There is a great deal of evidence that demonstrates how addressing inequalities in girls’ education is an effective strategy for lifting girls and their families out of positions of marginalisation. The importance of improving girls’ education is reflected in global educational discourse and can be found, to varying degrees, in most Education Ministries’ sector plans within sub-Saharan Africa. Although progress has been made towards gender parity in primary enrolments in many contexts, completion and transition rates drop dramatically for girls; which is indicative of the cumulative effect of inequalities that limit and undermine girls’ educational achievements.
The Capability Approach provides a powerful lens with which to analyse and evaluate these inequalities, as it considers the environmental, social and personal factors that can constrain girls’ opportunities to learn. These constraints can be further located within different levels of the education system, such as the institutional/policy level, school/classroom level and community/family level. Given this type of analysis, it is clear that the inequalities that affect girls’ education are complex, interconnected and compound each other from the macro to micro level.

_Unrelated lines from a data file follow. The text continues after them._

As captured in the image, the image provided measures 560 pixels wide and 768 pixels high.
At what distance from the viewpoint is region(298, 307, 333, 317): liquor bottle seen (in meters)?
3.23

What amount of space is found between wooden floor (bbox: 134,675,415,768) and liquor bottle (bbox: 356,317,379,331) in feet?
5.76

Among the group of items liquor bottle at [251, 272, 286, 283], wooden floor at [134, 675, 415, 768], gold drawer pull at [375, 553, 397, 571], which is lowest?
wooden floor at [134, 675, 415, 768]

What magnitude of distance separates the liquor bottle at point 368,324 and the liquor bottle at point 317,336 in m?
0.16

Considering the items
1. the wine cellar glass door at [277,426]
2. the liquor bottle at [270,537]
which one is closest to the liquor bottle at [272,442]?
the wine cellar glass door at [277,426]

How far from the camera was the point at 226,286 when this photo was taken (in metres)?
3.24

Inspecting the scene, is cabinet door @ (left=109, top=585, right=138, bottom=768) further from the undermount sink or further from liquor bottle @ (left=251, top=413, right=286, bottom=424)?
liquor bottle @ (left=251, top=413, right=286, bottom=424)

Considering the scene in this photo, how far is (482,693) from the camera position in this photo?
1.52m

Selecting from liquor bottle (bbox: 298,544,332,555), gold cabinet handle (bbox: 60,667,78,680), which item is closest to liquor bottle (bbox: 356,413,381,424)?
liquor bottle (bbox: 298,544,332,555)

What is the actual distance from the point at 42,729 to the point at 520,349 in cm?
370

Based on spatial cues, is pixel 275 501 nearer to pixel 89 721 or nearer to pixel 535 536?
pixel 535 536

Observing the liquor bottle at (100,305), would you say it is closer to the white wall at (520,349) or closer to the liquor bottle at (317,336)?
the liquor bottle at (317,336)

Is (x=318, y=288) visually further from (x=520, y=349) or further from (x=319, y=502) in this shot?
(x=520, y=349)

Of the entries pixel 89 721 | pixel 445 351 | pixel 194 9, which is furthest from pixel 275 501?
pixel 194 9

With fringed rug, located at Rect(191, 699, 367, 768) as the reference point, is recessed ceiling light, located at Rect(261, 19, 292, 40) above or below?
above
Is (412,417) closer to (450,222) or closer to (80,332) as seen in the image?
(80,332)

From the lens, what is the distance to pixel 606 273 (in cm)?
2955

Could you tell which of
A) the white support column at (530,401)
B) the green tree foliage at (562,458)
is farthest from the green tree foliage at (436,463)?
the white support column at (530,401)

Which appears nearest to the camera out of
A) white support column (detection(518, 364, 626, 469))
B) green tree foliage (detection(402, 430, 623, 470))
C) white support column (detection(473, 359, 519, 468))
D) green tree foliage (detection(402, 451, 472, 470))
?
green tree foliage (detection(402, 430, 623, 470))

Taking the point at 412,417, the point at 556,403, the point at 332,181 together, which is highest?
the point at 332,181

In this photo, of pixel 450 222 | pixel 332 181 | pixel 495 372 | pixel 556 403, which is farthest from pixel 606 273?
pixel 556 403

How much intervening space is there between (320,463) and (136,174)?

This paper will discuss how such a capability analysis forms the basis for a holistic Theory of Change (ToC) that aims to reduce constraint from the institutional to individual level; and how such an approach is necessary to produce sustained access, completion, transition and empowerment for girls. This ToC is drawn from a robust theoretical framework and body of research on girls’ education, and has been used to inform Cambridge Education’s work on DFID-funded education programmes in Ghana and Tanzania. Specifically, we will discuss how this ToC underpins salient interventions to strengthen national institutions and policies responsible for overseeing girls’ education and for ensuring that grassroots, bottom-up activities are holistic, sustainable and bear the most fruit in transforming girls’ opportunities to learn.